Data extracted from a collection
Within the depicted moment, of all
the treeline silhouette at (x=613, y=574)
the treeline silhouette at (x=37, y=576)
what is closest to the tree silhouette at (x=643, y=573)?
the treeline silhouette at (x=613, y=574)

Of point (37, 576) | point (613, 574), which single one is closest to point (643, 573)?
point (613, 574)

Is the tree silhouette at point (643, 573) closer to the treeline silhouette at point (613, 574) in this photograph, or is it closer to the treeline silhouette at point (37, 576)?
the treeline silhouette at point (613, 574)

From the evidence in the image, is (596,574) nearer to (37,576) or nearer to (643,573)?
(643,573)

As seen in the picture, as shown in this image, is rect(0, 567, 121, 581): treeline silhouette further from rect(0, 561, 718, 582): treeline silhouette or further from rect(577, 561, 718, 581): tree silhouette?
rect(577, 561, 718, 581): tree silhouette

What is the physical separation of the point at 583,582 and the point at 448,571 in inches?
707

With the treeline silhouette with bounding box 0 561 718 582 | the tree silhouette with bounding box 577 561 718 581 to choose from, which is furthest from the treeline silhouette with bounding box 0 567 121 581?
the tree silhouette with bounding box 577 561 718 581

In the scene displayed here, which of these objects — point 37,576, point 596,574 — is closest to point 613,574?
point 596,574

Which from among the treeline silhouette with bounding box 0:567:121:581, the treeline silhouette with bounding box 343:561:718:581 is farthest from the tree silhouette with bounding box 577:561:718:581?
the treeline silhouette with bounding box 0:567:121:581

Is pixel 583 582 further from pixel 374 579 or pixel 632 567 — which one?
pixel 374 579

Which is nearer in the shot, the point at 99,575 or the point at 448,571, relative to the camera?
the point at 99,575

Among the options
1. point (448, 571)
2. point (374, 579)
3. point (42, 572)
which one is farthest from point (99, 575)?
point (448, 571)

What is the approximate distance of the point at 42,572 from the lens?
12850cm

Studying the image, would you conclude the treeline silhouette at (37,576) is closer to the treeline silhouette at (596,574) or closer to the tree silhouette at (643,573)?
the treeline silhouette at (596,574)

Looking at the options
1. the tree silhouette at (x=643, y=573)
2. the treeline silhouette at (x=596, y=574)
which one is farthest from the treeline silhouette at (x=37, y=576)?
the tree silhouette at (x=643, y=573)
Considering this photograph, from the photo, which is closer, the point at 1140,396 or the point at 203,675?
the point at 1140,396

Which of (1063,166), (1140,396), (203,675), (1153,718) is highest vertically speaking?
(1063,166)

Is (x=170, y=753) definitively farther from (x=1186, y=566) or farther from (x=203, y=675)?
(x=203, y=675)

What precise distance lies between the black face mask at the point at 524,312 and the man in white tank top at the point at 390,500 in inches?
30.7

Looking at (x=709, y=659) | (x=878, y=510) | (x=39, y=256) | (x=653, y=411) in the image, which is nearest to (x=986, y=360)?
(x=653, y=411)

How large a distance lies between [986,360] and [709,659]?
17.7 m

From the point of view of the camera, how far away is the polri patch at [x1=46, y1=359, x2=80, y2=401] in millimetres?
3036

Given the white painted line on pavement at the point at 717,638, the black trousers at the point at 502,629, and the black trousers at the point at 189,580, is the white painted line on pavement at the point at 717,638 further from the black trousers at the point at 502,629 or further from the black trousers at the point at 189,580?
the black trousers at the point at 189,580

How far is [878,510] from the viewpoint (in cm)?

What to work on: Set down the entries above again, word for word.

Exercise response:
Within the depicted moment, of all
the treeline silhouette at (x=613, y=574)
the treeline silhouette at (x=37, y=576)
what is closest to the tree silhouette at (x=643, y=573)?
the treeline silhouette at (x=613, y=574)

Of point (37, 576) | point (613, 574), which single one is closest to point (643, 573)?
point (613, 574)

Is the tree silhouette at point (643, 573) closer to the treeline silhouette at point (613, 574) in this photograph, or is it closer to the treeline silhouette at point (37, 576)?
the treeline silhouette at point (613, 574)

From the evidence in the image, is (596,574) nearer to (37,576) or nearer to (643,573)?
(643,573)

As seen in the picture, as shown in this image, is rect(0, 567, 121, 581): treeline silhouette further from rect(0, 561, 718, 582): treeline silhouette or further from rect(577, 561, 718, 581): tree silhouette?
rect(577, 561, 718, 581): tree silhouette

What is the physical separation of the point at 583,582 and the point at 448,571 in inches?
707

With the treeline silhouette with bounding box 0 561 718 582 | the tree silhouette with bounding box 577 561 718 581 to choose from, which is furthest from the treeline silhouette with bounding box 0 567 121 581?
the tree silhouette with bounding box 577 561 718 581

In the scene displayed here, which of these objects — point 37,576, point 596,574 — is closest to point 613,574?
point 596,574

Which from among the treeline silhouette with bounding box 0:567:121:581, the treeline silhouette with bounding box 343:561:718:581 is farthest from the tree silhouette with bounding box 577:561:718:581?
the treeline silhouette with bounding box 0:567:121:581

Is pixel 583 582 further from pixel 374 579 or pixel 632 567 — which one?
pixel 374 579

Which is nearer in the shot, the point at 99,575 or the point at 448,571, relative to the camera?
the point at 99,575

Among the options
1. point (448, 571)
2. point (374, 579)
3. point (42, 572)
which one is farthest from point (99, 575)?
point (448, 571)

What is the approximate distance of the point at 42,572 from the lens?
12850cm

Studying the image, would you conclude the treeline silhouette at (37,576) is closer to the treeline silhouette at (596,574) or closer to the tree silhouette at (643,573)?
the treeline silhouette at (596,574)

Looking at the options
1. the tree silhouette at (x=643, y=573)
2. the treeline silhouette at (x=596, y=574)
which one is farthest from the treeline silhouette at (x=37, y=576)?
the tree silhouette at (x=643, y=573)
Considering this photograph, from the photo, which is closer, the point at 1140,396 or the point at 203,675?
the point at 1140,396

Which of (1063,166), (1140,396), (203,675), (1153,718) is highest vertically speaking?
(1063,166)

Is (x=170, y=753) definitively farther from (x=1186, y=566) or farther from (x=203, y=675)?
(x=203, y=675)

What precise distance lies between the black face mask at the point at 524,312 and the man in white tank top at the point at 390,500 in inches?
30.7

Looking at (x=709, y=659) | (x=878, y=510) | (x=39, y=256) | (x=653, y=411) in the image, which is nearest to (x=986, y=360)?
(x=653, y=411)

How large a distance lies between [986,360] and [709,659]?
17.7 m

From the point of view of the camera, how far away is the polri patch at [x1=46, y1=359, x2=80, y2=401] in millimetres?
3036

Given the white painted line on pavement at the point at 717,638, the black trousers at the point at 502,629, and the black trousers at the point at 189,580, is the white painted line on pavement at the point at 717,638 further from the black trousers at the point at 502,629 or further from the black trousers at the point at 189,580?
the black trousers at the point at 189,580

How far is [878,510] from the viewpoint (in cm)?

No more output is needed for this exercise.